_Saved data entries:_
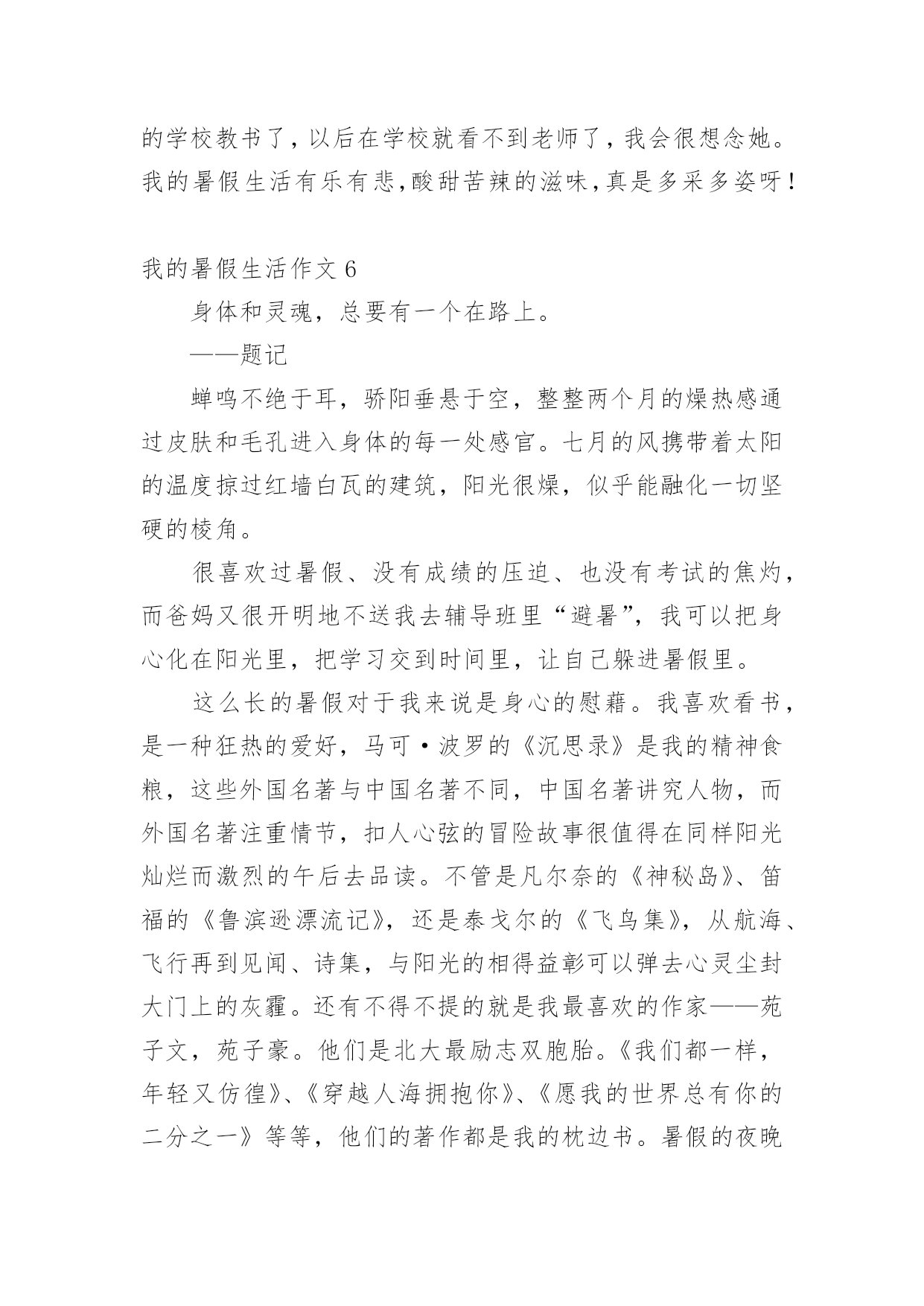 的学校教书了，以后在学校就看不到老师了，我会很想念她。我的暑假生活有乐有悲,酸甜苦辣的滋味,真是多采多姿呀！

我的暑假生活作文 6

身体和灵魂，总要有一个在路上。

——题记

蝉鸣不绝于耳，骄阳垂悬于空，整整两个月的燥热感通过皮肤和毛孔进入身体的每一处感官。七月的风携带着太阳的温度掠过红墙白瓦的建筑，阳光很燥，似乎能融化一切坚硬的棱角。

很喜欢过暑假、没有成绩的压迫、也没有考试的焦灼，而爸妈又很开明地不送我去辅导班里“避暑”，我可以把身心化在阳光里，把学习交到时间里，让自己躲进暑假里。

这么长的暑假对于我来说是身心的慰藉。我喜欢看书，是一种狂热的爱好，马可·波罗的《沉思录》是我的精神食粮，这些外国名著与中国名著不同，中国名著讲究人物，而外国名著注重情节，扣人心弦的冒险故事很值得在同样阳光灿烂而激烈的午后去品读。不管是凡尔奈的《神秘岛》、笛福的《鲁滨逊漂流记》，还是泰戈尔的《飞鸟集》，从航海、飞行再到见闻、诗集，与阳光的相得益彰可以弹去心灵尘封大门上的灰霾。还有不得不提的就是我最喜欢的作家——苑子文，苑子豪。他们是北大最励志双胞胎。《我们都一样，年轻又彷徨》、《穿越人海拥抱你》、《愿我的世界总有你的二分之一》等等，他们的著作都是我的枕边书。暑假的夜晚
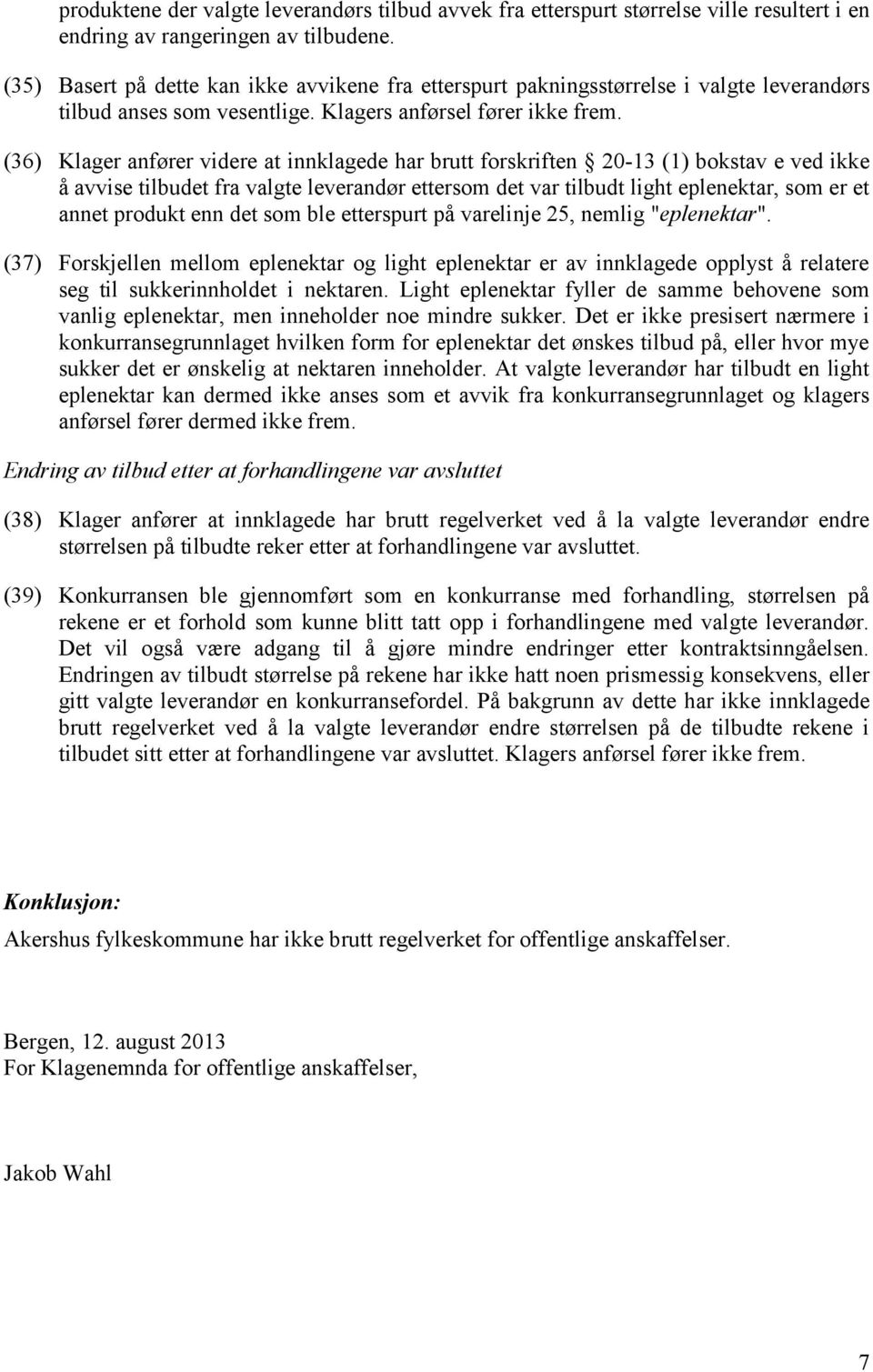 produktene der valgte leverandørs tilbud avvek fra etterspurt størrelse ville resultert i en endring av rangeringen av tilbudene.

(35) Basert på dette kan ikke avvikene fra etterspurt pakningsstørrelse i valgte leverandørs tilbud anses som vesentlige. Klagers anførsel fører ikke frem.

(36) Klager anfører videre at innklagede har brutt forskriften § 20-13 (1) bokstav e ved ikke å avvise tilbudet fra valgte leverandør ettersom det var tilbudt light eplenektar, som er et annet produkt enn det som ble etterspurt på varelinje 25, nemlig "eplenektar".

(37) Forskjellen mellom eplenektar og light eplenektar er av innklagede opplyst å relatere seg til sukkerinnholdet i nektaren. Light eplenektar fyller de samme behovene som vanlig eplenektar, men inneholder noe mindre sukker. Det er ikke presisert nærmere i konkurransegrunnlaget hvilken form for eplenektar det ønskes tilbud på, eller hvor mye sukker det er ønskelig at nektaren inneholder. At valgte leverandør har tilbudt en light eplenektar kan dermed ikke anses som et avvik fra konkurransegrunnlaget og klagers anførsel fører dermed ikke frem.

Endring av tilbud etter at forhandlingene var avsluttet

(38) Klager anfører at innklagede har brutt regelverket ved å la valgte leverandør endre størrelsen på tilbudte reker etter at forhandlingene var avsluttet.

(39) Konkurransen ble gjennomført som en konkurranse med forhandling, størrelsen på rekene er et forhold som kunne blitt tatt opp i forhandlingene med valgte leverandør. Det vil også være adgang til å gjøre mindre endringer etter kontraktsinngåelsen. Endringen av tilbudt størrelse på rekene har ikke hatt noen prismessig konsekvens, eller gitt valgte leverandør en konkurransefordel. På bakgrunn av dette har ikke innklagede brutt regelverket ved å la valgte leverandør endre størrelsen på de tilbudte rekene i tilbudet sitt etter at forhandlingene var avsluttet. Klagers anførsel fører ikke frem.

Konklusjon:

Akershus fylkeskommune har ikke brutt regelverket for offentlige anskaffelser.

Bergen, 12. august 2013
For Klagenemnda for offentlige anskaffelser,

Jakob Wahl

7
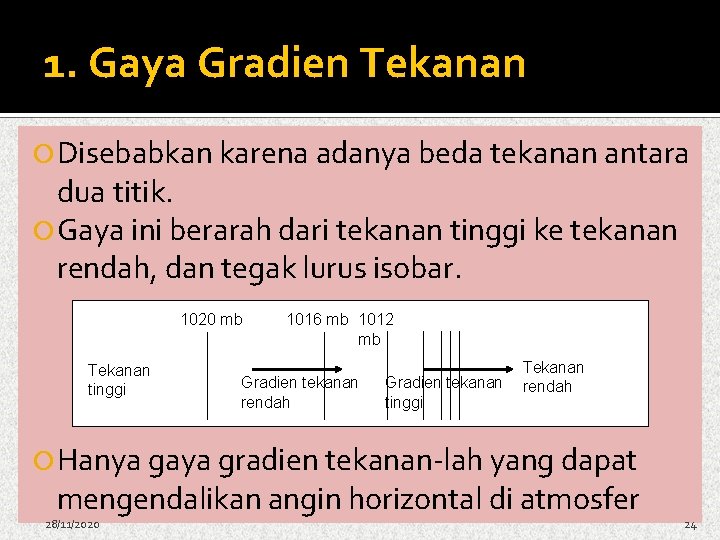 1. Gaya Gradien Tekanan

Disebabkan karena adanya beda tekanan antara dua titik.

Gaya ini berarah dari tekanan tinggi ke tekanan rendah, dan tegak lurus isobar.

1020 mb 1016 mb 1012 mb

Tekanan tinggi

Gradien tekanan rendah

Gradien tekanan tinggi

Tekanan rendah

Hanya gaya gradien tekanan-lah yang dapat mengendalikan angin horizontal di atmosfer

28/11/2020

24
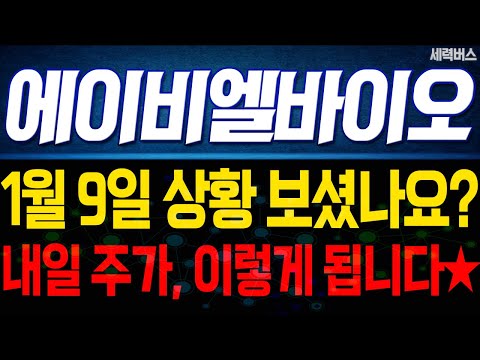 세력버스

에이비엘바이오

1월 9일 상황 보셨나요?

내일 주가, 이렇게 됩니다★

_Problem to solve:_
With the pictures omitted, restate word for word the lines above from the line that has "Endring av tilbud" up to and including the line that has "1. Gaya Gradien Tekanan", and no other lines.

_Written solution:_
Endring av tilbud etter at forhandlingene var avsluttet

(38) Klager anfører at innklagede har brutt regelverket ved å la valgte leverandør endre størrelsen på tilbudte reker etter at forhandlingene var avsluttet.

(39) Konkurransen ble gjennomført som en konkurranse med forhandling, størrelsen på rekene er et forhold som kunne blitt tatt opp i forhandlingene med valgte leverandør. Det vil også være adgang til å gjøre mindre endringer etter kontraktsinngåelsen. Endringen av tilbudt størrelse på rekene har ikke hatt noen prismessig konsekvens, eller gitt valgte leverandør en konkurransefordel. På bakgrunn av dette har ikke innklagede brutt regelverket ved å la valgte leverandør endre størrelsen på de tilbudte rekene i tilbudet sitt etter at forhandlingene var avsluttet. Klagers anførsel fører ikke frem.

Konklusjon:

Akershus fylkeskommune har ikke brutt regelverket for offentlige anskaffelser.

Bergen, 12. august 2013
For Klagenemnda for offentlige anskaffelser,

Jakob Wahl

7
 1. Gaya Gradien Tekanan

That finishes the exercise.